I have a new question, kind of unrelated to the one I asked a few days ago, so therefore new thread. Once I had a financial advisor tell me that it is better for me if I can afford it to contribute a whole lump sum to my IRA at the beginning of the year to do that instead of spreading out contributions throughout the year. His reasoning was that all of my money can realize its full potential for the year instead of partially (though that is optimistic to think it is potential to earn rather than lose), but I have my suspicions that he is used to saying that so he can get all of his commission up front at the beginning of the year instead of in little amounts throughout the year. But note that he is A financial advisor, not MY financial advisor, so he is not making commission off of me anyway. But then I read something about Dollar Cost Averaging and how it is better to spread out my contributions throughout the year? So which is right? Or is the difference even significant enough that I need to worry about it? I would be talking about investing in mutual funds rather than for example a volatile single stock.

Posted

Reasons for doing it in January

Money is sheltered longer. You are not paying tax on the outside earnings throughout the year. There is no other "theory" about buying at the beginning of the year that has any impact here, its all about the shelter.

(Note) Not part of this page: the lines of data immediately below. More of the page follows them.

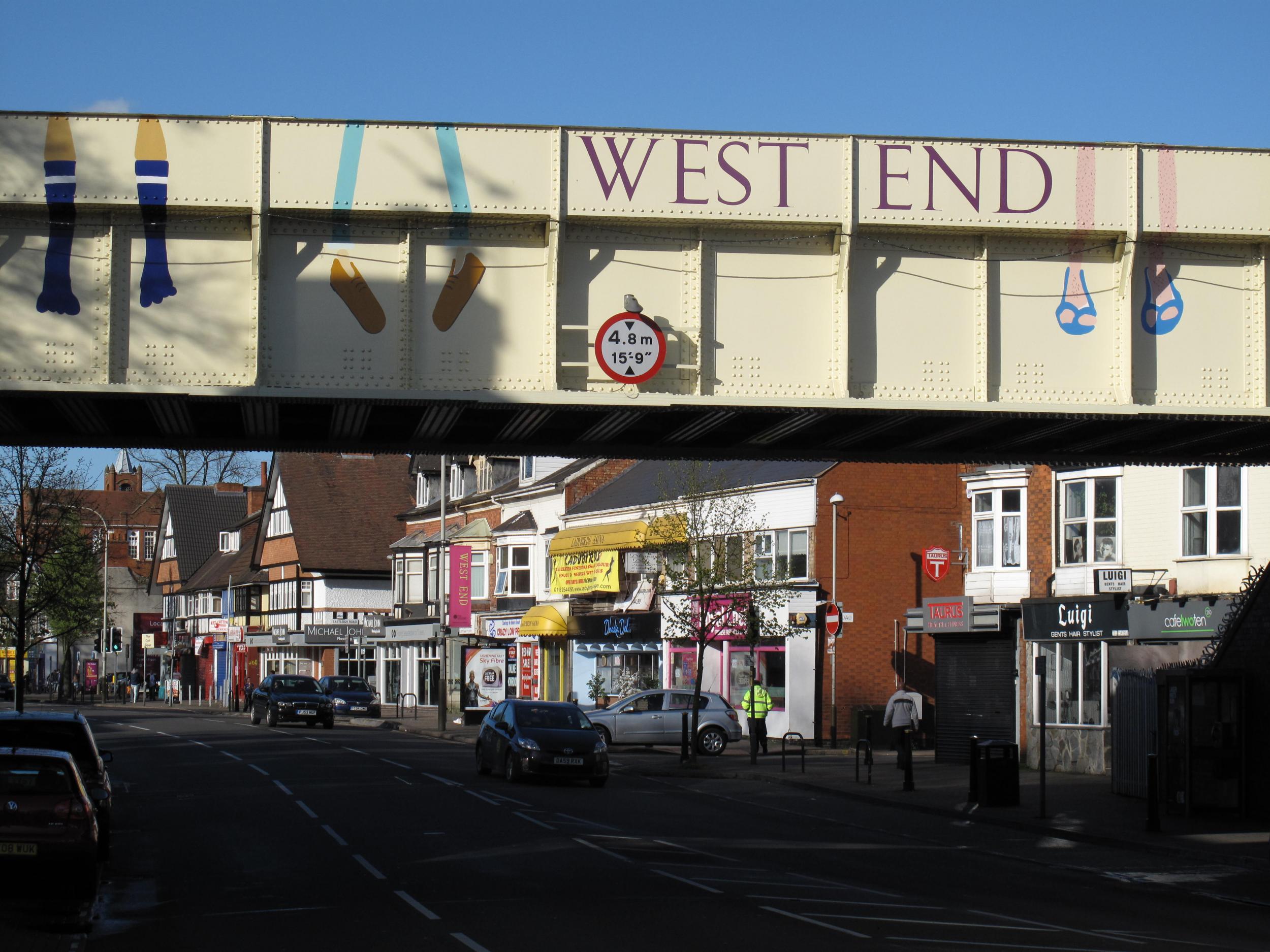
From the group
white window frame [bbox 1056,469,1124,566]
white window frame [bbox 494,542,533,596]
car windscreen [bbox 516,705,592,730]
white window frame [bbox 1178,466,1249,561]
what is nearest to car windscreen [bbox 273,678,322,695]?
white window frame [bbox 494,542,533,596]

Dollar Cost Averaging Reasons

You don't have all the money to fund everything in January.

DCA boils down to buying a little more when the market/price is lower, a little less when prices are higher. No one I know can "time" the market successfully over the long haul... because it is hard to see turns and now when up is high and down is low.

DCA is a discipline. It commits you to investing on a continous basis. For some people, a monthly campaign of investing reduces anxiety, or fear of making a mistake.

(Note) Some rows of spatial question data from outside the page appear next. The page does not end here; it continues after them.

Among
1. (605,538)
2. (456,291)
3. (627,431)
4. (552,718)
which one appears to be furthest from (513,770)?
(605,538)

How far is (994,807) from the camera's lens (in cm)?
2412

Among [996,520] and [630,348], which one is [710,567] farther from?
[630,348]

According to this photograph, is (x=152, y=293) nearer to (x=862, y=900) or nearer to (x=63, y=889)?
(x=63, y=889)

Sometimes a monthly program - a check each month - allows you to start a fund with a lower minimum.

Conclusion

Its not a huge difference either way. If you have extra money at the begining of the year, I would go with January commitment of the max. If you are comfortable with a monthly program, chose DCA. Note, you can still put all the money in an IRA/Roth, then DCA by moving money slowly over from the cash or money market (internal to your IRA/Roth) to an equity fund.

Posted

John covered two of my three thoughts. 1) even if you fund it in January, you can put it in cash to start and then move gradually to investments during the year. 2) personally, I'd say put the money in when you have it (so if you have it at the first of the year, go ahead and do it). 3) if you spread it out over the year, the more automated you can make it the better, such as thru direct deposit or eft draft from checking (so you don't either forget to do it or try to second guess which way the market is moving).

Okay, a fourth thought: you're just starting out and are dealing with few thousand to start. At that level, dollar cost averaging has a smaller benefit (which goes to your last question of is it significant enough to worry about). You have to weigh the potential reward of doing it with the additional effort of doing it.

Kurt Vonnegut: 'To be is to do'-Socrates 'To do is to be'-Jean-Paul Sartre 'Do be do be do'-Frank Sinatra

Guest jchen78@gmail.com
Posted

Thank you, all this info has been so helpful.